Lenders will look at your ability to comfortably repay a home loan, and if your income has taken a hit of late, then you may be rejected. Likewise, if you’ve changed jobs since getting pre-approved, your lender may deem you to be a risky borrower and decline your home loan application.
Bottom line: avoid changing jobs or selling assets between pre-approval and applying for a mortgage.
Your credit score has deteriorated
If you’ve applied for other credit products since being pre-approved (such as a car loan or credit card), taken on more debt or missed repayments on existing debt, your credit score may be affected. This in turn could impact your ability to get over the line with a lender.
Be mindful of managing your existing debt carefully and avoid applying for other forms of debt after pre-approval.
The lending criteria has changed
In some instances, changes to the bank’s lending criteria could put your home loan application on ice. If they tighten their lending conditions after you were pre-approved, you may no longer be eligible for finance.
In some instances, the lender may have given you pre-approval incorrectly. For example, they may not have properly verified your information or you may have omitted information that affects your home loan application.
Be sure to provide all the right documentation right from the get-go.

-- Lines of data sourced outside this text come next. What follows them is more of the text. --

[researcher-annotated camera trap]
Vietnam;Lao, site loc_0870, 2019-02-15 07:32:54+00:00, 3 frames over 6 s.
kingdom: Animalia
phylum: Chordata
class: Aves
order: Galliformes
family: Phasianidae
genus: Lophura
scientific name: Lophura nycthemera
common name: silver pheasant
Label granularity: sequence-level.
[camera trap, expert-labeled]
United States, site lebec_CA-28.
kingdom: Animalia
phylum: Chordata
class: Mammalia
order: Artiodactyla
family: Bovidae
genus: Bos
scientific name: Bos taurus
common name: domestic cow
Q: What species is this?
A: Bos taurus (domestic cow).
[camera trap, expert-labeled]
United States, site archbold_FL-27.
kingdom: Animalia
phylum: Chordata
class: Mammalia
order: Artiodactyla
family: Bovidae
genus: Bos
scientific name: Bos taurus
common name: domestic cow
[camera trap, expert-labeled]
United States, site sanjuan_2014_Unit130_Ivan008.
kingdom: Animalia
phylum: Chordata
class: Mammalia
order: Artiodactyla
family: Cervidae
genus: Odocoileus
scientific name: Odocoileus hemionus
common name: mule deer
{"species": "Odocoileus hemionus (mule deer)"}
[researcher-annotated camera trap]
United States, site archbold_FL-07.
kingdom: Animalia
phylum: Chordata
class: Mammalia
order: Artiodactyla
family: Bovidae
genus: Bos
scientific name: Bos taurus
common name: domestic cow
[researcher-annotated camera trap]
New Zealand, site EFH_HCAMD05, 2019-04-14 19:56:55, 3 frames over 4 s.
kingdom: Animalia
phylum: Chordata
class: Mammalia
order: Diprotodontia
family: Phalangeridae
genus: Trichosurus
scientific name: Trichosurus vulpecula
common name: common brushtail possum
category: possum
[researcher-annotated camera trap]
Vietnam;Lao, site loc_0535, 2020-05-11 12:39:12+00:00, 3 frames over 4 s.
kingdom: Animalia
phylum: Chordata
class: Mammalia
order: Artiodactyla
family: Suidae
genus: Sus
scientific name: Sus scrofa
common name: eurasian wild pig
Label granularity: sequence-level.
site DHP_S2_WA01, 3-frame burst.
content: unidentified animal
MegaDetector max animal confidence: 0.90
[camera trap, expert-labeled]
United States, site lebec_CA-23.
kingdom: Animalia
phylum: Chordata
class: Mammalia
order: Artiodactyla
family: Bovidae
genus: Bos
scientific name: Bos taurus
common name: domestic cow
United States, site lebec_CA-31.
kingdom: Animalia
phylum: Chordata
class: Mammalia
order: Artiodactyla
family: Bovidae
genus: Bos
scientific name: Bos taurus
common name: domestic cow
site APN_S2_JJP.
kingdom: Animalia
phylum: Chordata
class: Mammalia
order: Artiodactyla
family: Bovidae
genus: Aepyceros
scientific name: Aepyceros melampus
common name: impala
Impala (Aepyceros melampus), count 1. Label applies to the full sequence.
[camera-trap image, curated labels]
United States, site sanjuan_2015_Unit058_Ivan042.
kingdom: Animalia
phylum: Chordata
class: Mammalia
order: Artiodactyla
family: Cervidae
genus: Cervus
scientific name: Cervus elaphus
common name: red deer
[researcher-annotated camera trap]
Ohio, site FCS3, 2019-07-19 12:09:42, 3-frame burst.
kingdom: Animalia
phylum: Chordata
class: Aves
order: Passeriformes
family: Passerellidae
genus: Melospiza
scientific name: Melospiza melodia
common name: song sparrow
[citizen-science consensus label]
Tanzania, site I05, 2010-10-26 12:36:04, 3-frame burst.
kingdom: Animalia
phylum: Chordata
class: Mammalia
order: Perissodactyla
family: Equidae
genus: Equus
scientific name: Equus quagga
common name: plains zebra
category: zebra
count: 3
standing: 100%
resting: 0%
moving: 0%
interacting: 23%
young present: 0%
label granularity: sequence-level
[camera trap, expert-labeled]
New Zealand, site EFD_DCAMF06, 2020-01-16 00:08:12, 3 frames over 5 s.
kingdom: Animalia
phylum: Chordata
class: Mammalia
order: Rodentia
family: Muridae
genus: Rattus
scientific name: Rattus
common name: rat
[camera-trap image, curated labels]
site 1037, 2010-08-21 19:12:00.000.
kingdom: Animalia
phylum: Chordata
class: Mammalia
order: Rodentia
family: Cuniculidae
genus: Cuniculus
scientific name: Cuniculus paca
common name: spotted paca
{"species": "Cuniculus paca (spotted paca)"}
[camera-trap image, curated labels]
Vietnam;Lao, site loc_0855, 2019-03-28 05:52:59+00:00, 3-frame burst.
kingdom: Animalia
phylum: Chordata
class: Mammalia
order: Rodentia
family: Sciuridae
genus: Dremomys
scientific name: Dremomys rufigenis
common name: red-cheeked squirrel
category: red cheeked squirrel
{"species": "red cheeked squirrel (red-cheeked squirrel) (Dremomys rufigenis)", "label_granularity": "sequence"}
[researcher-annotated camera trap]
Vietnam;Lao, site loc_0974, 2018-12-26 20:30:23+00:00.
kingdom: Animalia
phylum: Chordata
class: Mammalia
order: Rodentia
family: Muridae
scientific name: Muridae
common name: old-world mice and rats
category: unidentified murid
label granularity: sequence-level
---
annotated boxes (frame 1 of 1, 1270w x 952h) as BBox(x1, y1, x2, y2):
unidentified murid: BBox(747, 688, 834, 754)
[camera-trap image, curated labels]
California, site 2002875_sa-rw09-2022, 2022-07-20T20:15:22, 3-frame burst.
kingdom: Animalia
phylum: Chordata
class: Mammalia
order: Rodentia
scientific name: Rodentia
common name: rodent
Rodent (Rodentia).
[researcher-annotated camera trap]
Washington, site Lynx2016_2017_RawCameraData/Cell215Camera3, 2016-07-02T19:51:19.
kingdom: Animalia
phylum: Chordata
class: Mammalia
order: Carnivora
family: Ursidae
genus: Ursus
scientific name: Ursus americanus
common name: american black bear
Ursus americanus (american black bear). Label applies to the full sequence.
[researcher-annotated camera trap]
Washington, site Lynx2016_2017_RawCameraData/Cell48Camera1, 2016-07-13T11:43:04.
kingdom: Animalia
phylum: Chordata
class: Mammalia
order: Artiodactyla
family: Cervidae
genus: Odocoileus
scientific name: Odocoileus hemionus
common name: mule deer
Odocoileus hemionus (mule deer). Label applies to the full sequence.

The lender has reservations about the property
Lenders may be hesitant to provide finance for certain types of properties, particularly those they suspect may be difficult to sell down the track. Examples may include inner city apartments, properties needing significant renovations and those in high-risk disaster-prone areas.
Check with your lender prior to house hunting about whether they’re less inclined to lend money for certain types of properties.